**Document**
-*-*-

Mont Blanc went aground near Pier 6, and several vessels, unaware of the cargo aboard, approached to try to extinguish the fire. Shortly after 9.00 AM, the ship exploded with such force that a half-ton portion of its anchor landed more than two miles south of the site of the detonation. Halifax was showered with flaming debris. 400 acres surrounding the site were destroyed and a tsunami wave swept over the seawall. Sixteen hundred people were killed by the blast, another almost 400 died of injuries later. Twelve thousand buildings were destroyed. It was the largest explosion caused by human beings until the Trinity test of the atomic bomb. There were 9,000 additional injured, and in the aftermath, more than 30,000 were left without adequate shelter as winter was about to begin.

18 Maritime Disasters other Than the Titanic
General Slocum takes on passengers for an excursion before disaster befell the poorly maintained vessel. National Archives

9. The General Slocum disaster occurred during a church picnic excursion

General Slocum was a paddle-wheel steamer which operated out of New York, primarily as a chartered excursion boat by 1904, at which time the vessel was 13 years old. During those 13 years the vessel suffered a series of mishaps and accidents, often running aground, but few injuries to passengers or crew. In June 1904 the vessel was chartered by the St. Mark’s Evangelical Lutheran Church to convey members to a picnic ground on Long Island, an annual event then in its 17th year. About 1,400 men, women, and children boarded the vessel, which got underway at 9.30 in the morning to cruise up the East River and then across Long Island Sound to the picnic grounds near Eatons Neck. Sometime around ten, a fire was reported to the captain.

Probably started by a carelessly discarded cigar or cigarette, the fire spread quickly. The captain remained on the course rather than trying to steer for the shore or landings along the New York waterfront. Fire hoses had not been maintained and were rotten, as were the lifejackets. Some passengers threw themselves into the East River, where they drowned, dragged down by their sodden clothing. General Slocum finally sank near the Bronx. Over 1,000 men, women, and children died from the result of the fires or drowned in the river. Only five of the 40 man crew died. The captain survived. He later was sentenced to ten years in prison for failing to maintain his vessel, he served just over three. It was the largest loss of life in a single incident in New York City until September 11, 2001.

18 Maritime Disasters other Than the Titanic
Eastland with its port side resting on the bottom of the Chicago River while work was underway recovering the bodies of the dead. Wikimedia

10. Passengers sank the excursion ship Eastland as it was moored to its pier in Chicago

In July 1915, Eastland was one of five lake steamers chartered to carry employees of Western Electric’s Hawthorne Plant on a company-sponsored excursion. Eastland was a poorly designed ship, top heavy and prone to listing, and the changes mandated by the Titanic disaster regarding sufficient lifeboats made the vessel more so, since the additional boats were stored on the upper decks. On July 24, Eastland took aboard over 2,500 passengers, and when many of them crowded along the port side of the ship, on the upper deck, it began to lean away from the pier. As even more crowded to the port side, eager to see the view, the ship heeled over on its side and sank to the bottom of the Chicago River.

-*-*-

**Provided information**
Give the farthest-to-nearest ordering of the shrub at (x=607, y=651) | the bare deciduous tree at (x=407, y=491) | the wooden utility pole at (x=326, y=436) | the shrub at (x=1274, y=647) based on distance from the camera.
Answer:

-*-*-

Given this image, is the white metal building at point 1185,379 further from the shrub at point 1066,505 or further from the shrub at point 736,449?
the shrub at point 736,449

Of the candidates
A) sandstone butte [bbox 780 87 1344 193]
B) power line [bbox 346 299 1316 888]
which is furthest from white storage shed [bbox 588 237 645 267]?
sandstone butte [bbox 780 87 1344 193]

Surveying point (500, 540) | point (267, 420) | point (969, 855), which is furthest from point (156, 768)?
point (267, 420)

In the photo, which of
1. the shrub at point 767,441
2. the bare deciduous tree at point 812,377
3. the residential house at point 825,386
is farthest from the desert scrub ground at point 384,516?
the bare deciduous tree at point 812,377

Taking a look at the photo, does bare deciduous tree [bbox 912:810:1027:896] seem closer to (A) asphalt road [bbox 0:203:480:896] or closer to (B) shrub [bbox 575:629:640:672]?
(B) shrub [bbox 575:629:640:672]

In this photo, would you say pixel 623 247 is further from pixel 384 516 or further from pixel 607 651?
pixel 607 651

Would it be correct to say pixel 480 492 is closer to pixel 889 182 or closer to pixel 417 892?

-*-*-

**Given task**
In the text on maritime disasters, which organization chartered the General Slocum in June 1904?

**Final answer**
The St. Mark’s Evangelical Lutheran Church.